## Material to process
++++++++++

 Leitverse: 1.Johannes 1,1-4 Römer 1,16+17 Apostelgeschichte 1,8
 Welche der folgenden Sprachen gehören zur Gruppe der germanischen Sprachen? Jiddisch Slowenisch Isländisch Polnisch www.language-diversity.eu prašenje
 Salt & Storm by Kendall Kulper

++++++++++

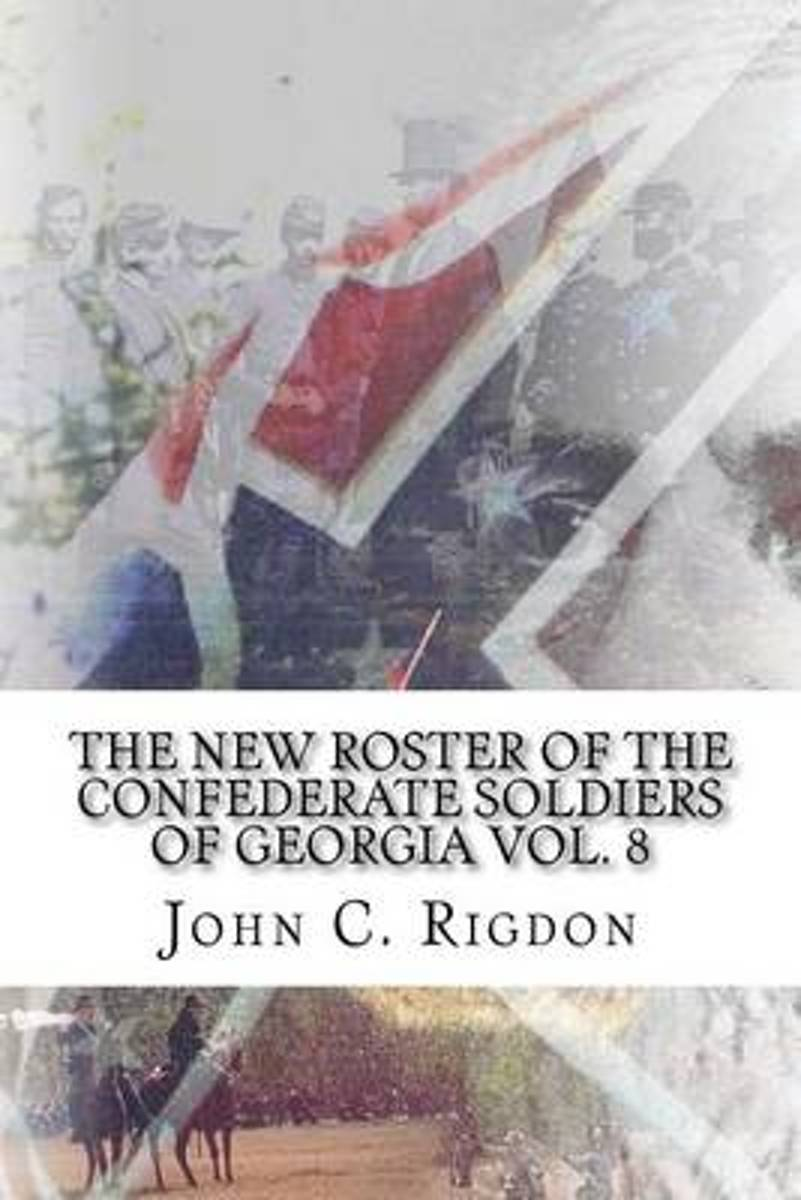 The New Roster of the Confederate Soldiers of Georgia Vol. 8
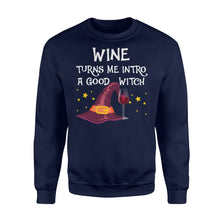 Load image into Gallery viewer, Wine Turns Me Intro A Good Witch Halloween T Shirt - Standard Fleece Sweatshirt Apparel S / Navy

++++++++++

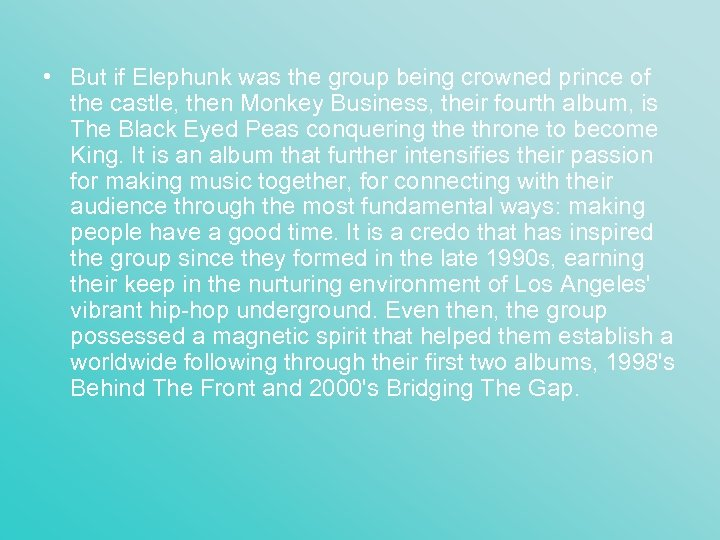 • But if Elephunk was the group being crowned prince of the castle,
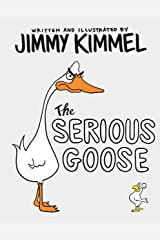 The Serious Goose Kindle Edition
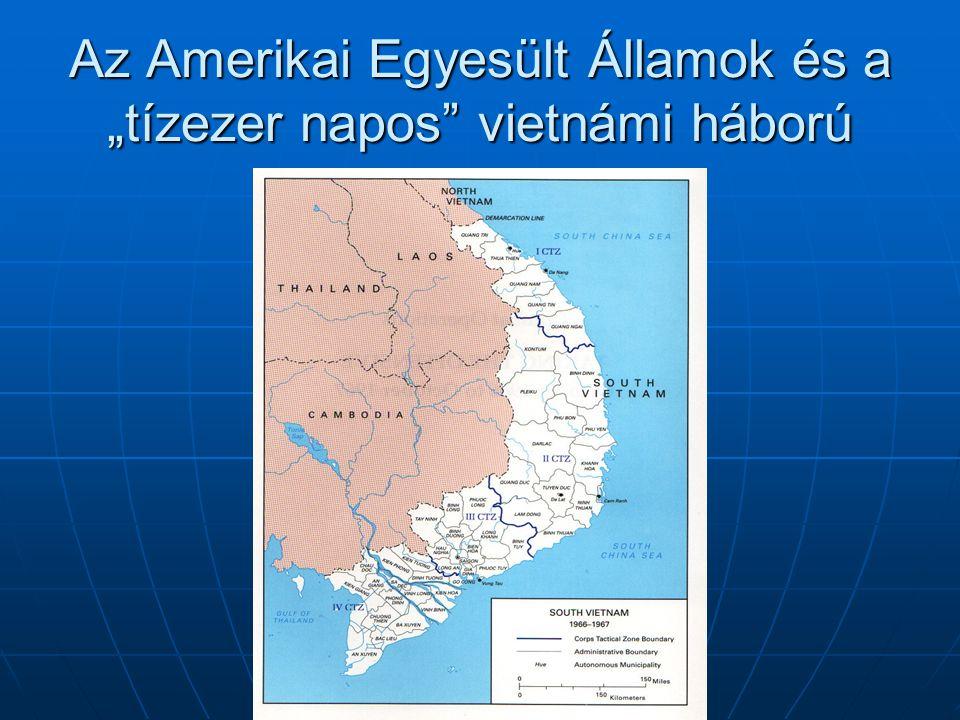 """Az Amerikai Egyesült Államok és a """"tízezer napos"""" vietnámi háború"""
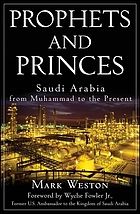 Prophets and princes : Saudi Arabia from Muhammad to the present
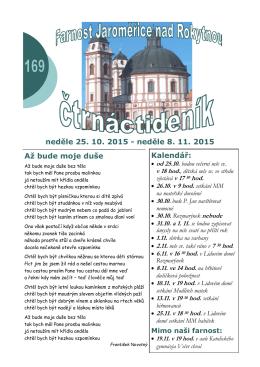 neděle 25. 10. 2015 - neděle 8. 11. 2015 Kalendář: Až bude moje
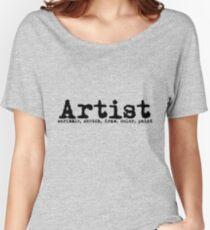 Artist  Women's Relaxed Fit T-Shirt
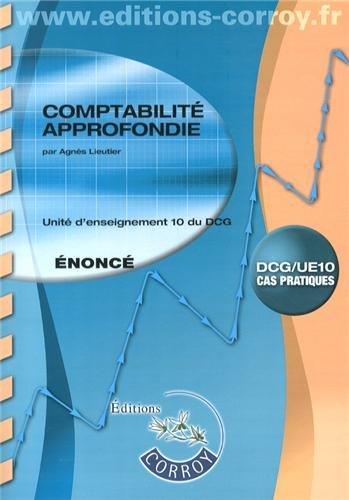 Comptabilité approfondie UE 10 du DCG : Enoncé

++++++++++

## Task requirements
Once you find the line with "Welche der folgenden" above, print it and every line after it up to and including the line with "Salt & Storm by Kendall Kulper", exactly as written and nothing else.

## Answer space
 Welche der folgenden Sprachen gehören zur Gruppe der germanischen Sprachen? Jiddisch Slowenisch Isländisch Polnisch www.language-diversity.eu prašenje
 Salt & Storm by Kendall Kulper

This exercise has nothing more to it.